====== DOCUMENT PASSAGE
= Zaña Valley (archaeology) =

Archaeological site in Peru

Zaña Valley is a designated archaeological area in northern Peru. The valley is located southeast of the city of Chiclayo. The Zaña River is often dry in its lower course, but occasionally has torrential flows. The city of Zaña is the principal settlement in the valley. The valley contains the earliest known canals in South America. These engineering belongs to a preceramic period and consists of small stone-lined canals that drew water from uphill streams in the Andes Mountains. Accelerator Mass Spectrometer dating of aggregate flecks of charcoal from the oldest canal was to 6705 + 75 14C. Archaeologists believe that the canals were used as early as 6,700 and 4,500 years ago. A temple associated with more than one cultural period also has been discovered in the valley.

== Canals ==
Tom Dillehay and his archaeological team from Vanderbilt University discovered canals in 1989 that are confirmed to be approximately 5,400 years old, but the importance of the canals has been uncovered only in more recent field study. The placement and slope of the canals demonstrates engineering planning. The canals were more or less u-shaped, symmetrical, and shallow. Stones lining the sides of the canals are thought to have been used to protect against erosion. The canals range in size and are all built to rely on gravity to draw water downward, from an upper canal to crops below.

The upkeep for these canals also reveals social organization of labor. The construction and maintenance of these canals required a lot of work from the entire community. Dillehay states that the engineering of these canals compares to early canals in the Old World as they rely on gravity to draw water over short distances, where it could be easily managed much like the canals in Pharaonic Egypt or the kingdoms of Mesopotamia. This allowed for a connection and communication within the community, as the responsibilities were shared amongst everyone. Dillehay states that he does not believe there was a central leader directing the building of these canals as the building of these cananls was during the very early stages of the Andean Society when organization of the surrounding areas shows no signs of social hierarchy.
============
» **WORK INSTRUCTIONS**
1) From the Zaña Valley passage, quote the stretch from "The upkeep for" through "of social hierarchy.".
2) In what year, according to the Zaña Valley passage, did Tom Dillehay's team discover the canals?
The material that comes after the Zaña Valley passage has no connection to it.
====== GIVEN MATERIAL
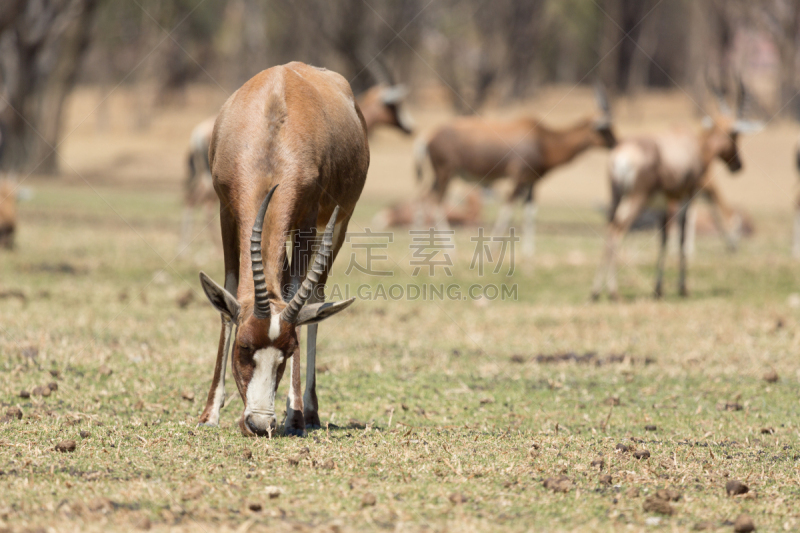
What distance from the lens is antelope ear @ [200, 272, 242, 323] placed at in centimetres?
============
» **SOLUTIONS TO EACH TASK**
1)
The upkeep for these canals also reveals social organization of labor. The construction and maintenance of these canals required a lot of work from the entire community. Dillehay states that the engineering of these canals compares to early canals in the Old World as they rely on gravity to draw water over short distances, where it could be easily managed much like the canals in Pharaonic Egypt or the kingdoms of Mesopotamia. This allowed for a connection and communication within the community, as the responsibilities were shared amongst everyone. Dillehay states that he does not believe there was a central leader directing the building of these canals as the building of these cananls was during the very early stages of the Andean Society when organization of the surrounding areas shows no signs of social hierarchy.

2) 1989